§ Information given
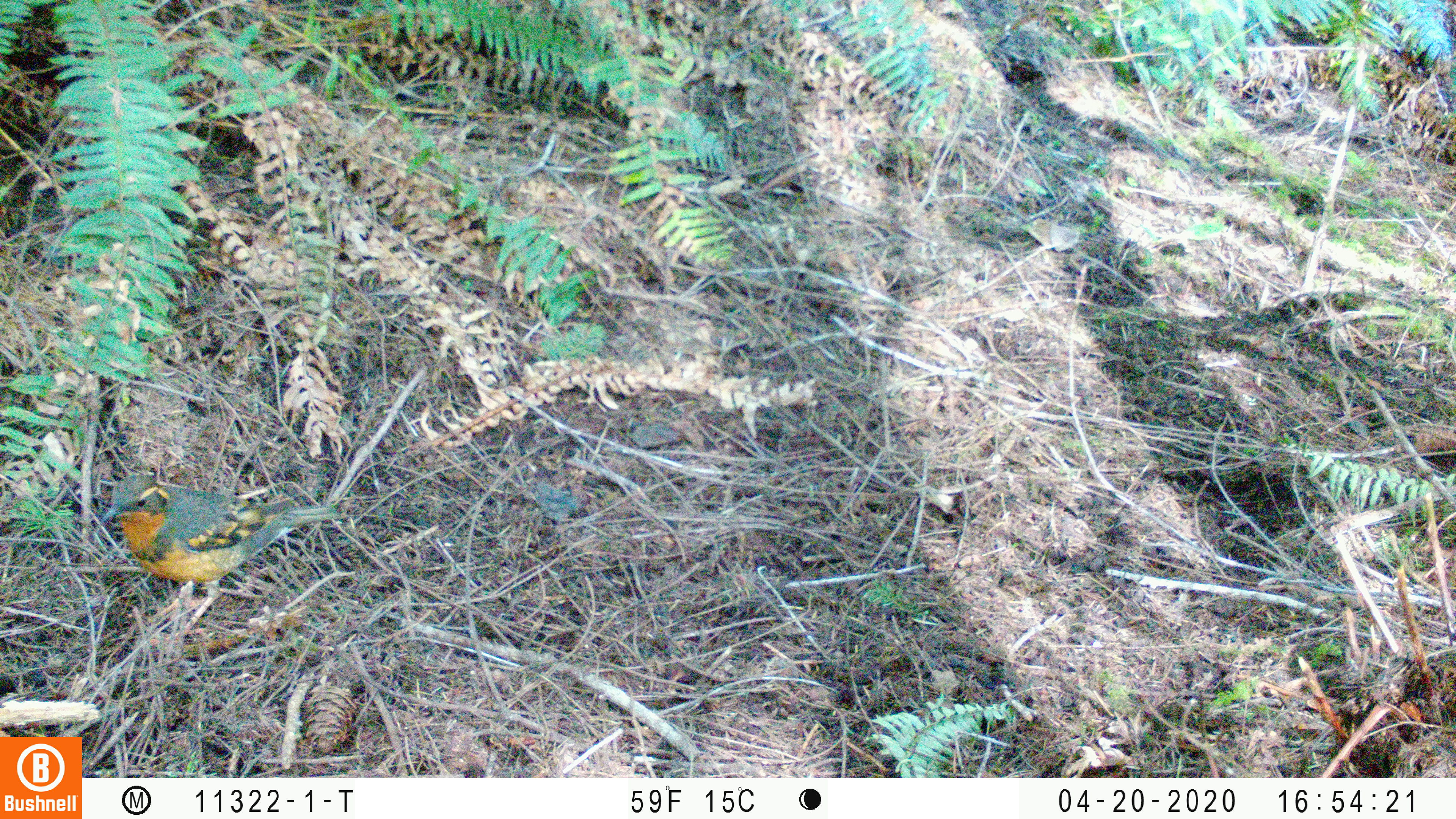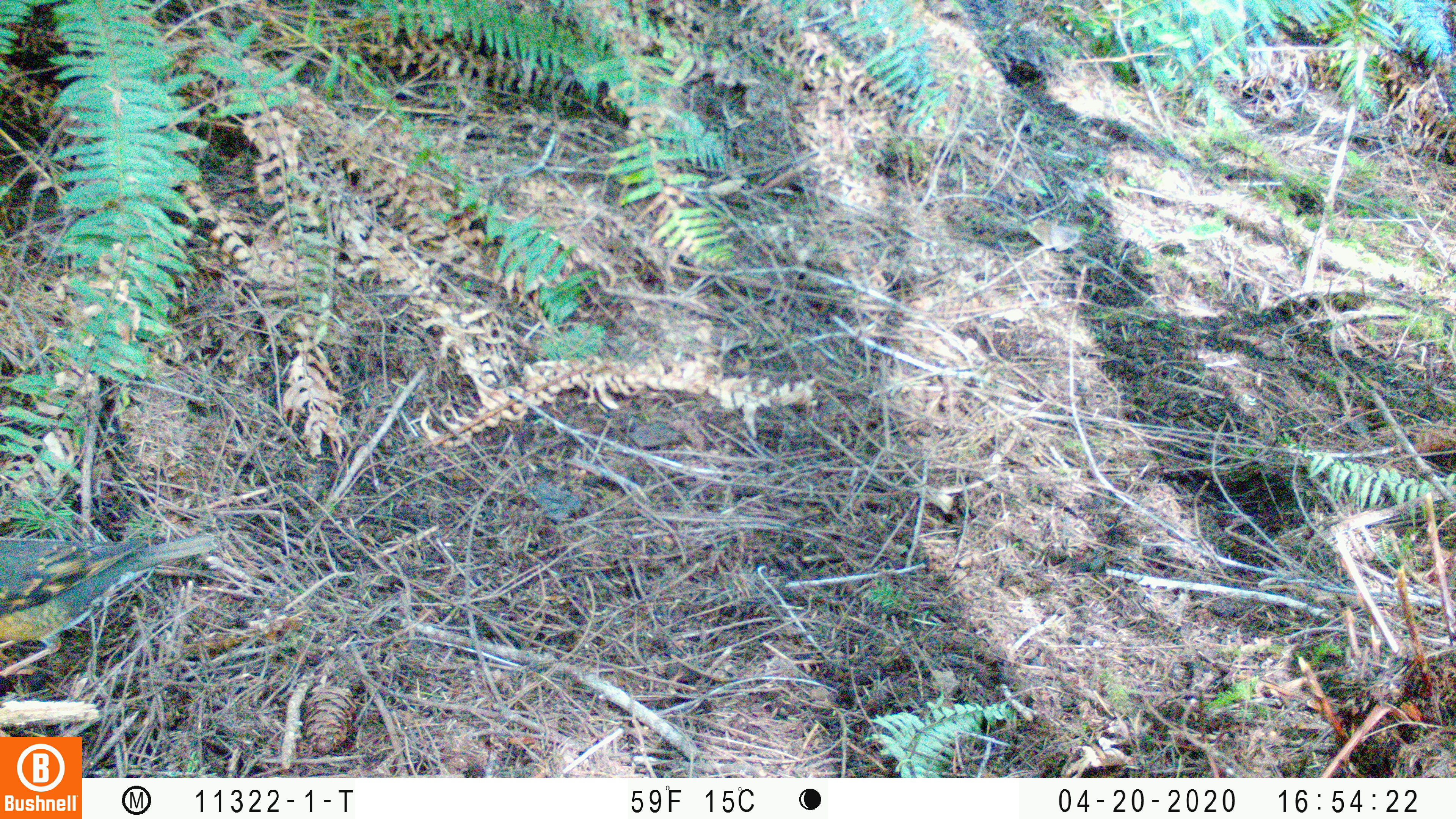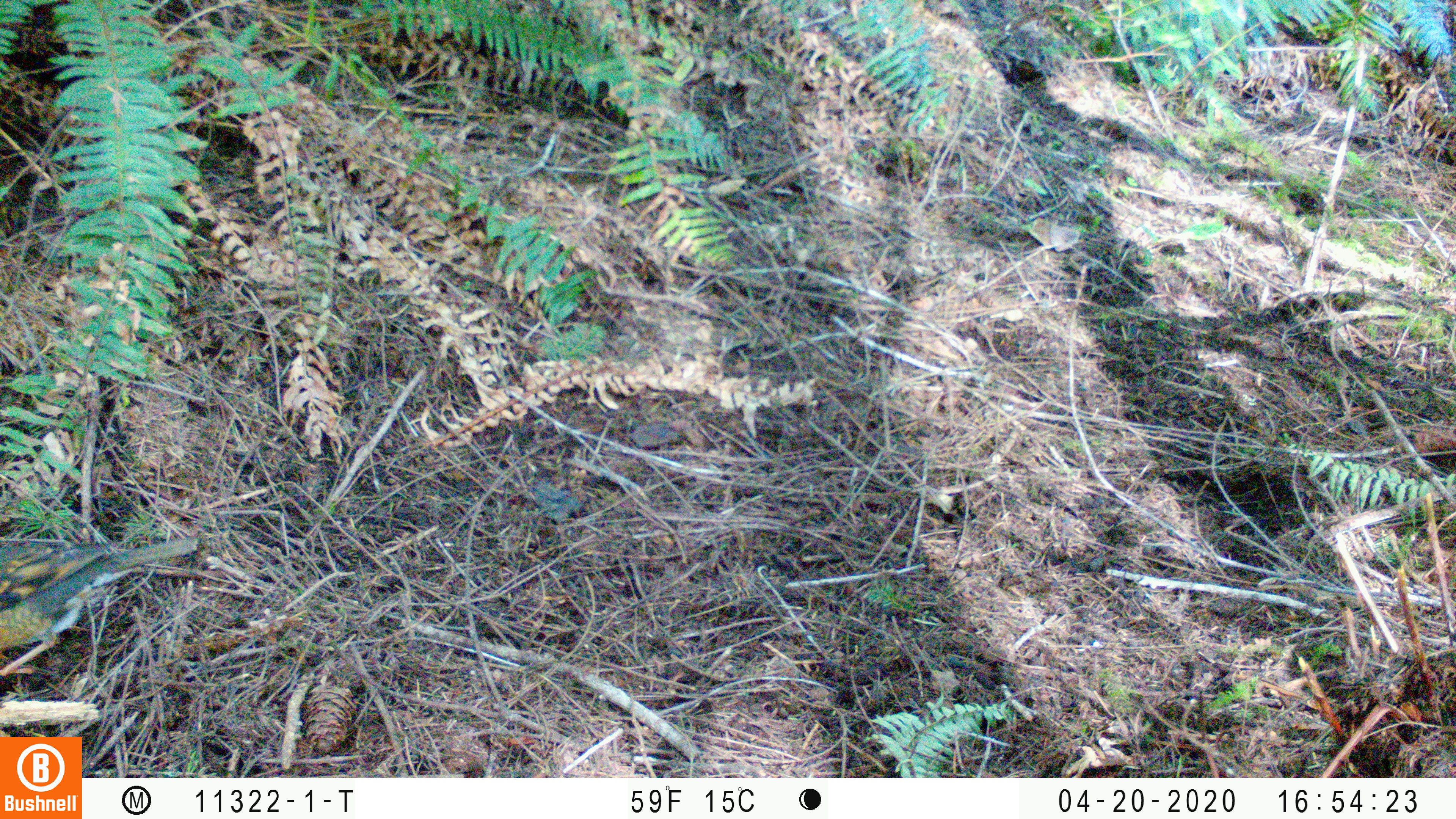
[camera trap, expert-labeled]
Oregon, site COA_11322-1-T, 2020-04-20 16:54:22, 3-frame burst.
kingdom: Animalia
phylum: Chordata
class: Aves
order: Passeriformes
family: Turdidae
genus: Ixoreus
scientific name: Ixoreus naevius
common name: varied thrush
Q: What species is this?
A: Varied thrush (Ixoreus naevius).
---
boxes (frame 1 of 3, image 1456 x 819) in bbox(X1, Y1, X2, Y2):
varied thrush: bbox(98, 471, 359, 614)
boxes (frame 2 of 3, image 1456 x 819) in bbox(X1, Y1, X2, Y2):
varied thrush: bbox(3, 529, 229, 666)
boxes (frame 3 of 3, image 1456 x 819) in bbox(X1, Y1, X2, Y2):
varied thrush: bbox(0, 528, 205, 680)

--

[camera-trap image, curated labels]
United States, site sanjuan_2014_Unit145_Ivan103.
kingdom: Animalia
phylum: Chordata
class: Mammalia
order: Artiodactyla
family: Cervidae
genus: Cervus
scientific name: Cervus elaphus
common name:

§ Directions for this task
Across the listing, count every line with the word "name" in it. Answer with the number alone.

§ Your solution
4